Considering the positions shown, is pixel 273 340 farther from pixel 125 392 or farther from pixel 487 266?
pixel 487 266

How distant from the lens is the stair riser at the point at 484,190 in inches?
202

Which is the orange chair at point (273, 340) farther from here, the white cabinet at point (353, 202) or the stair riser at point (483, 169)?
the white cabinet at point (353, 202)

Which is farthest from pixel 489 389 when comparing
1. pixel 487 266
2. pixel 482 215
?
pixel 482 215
• • • • •
PROMPT -
Swap each "stair riser" in the listing above for "stair tread" and reproduce the listing with nothing else altered.

FINISHED EXERCISE -
Considering the positions shown, is pixel 273 340 farther from pixel 125 392 or farther from pixel 487 266?
pixel 487 266

How distant from the lens is the stair tread at the point at 484,190 in inches?
202

Which is the orange chair at point (273, 340) farther from here, the white cabinet at point (353, 202) or the stair tread at point (483, 169)?
the white cabinet at point (353, 202)

Which is farthest from pixel 489 389 when comparing
1. pixel 487 266
2. pixel 482 215
?
pixel 482 215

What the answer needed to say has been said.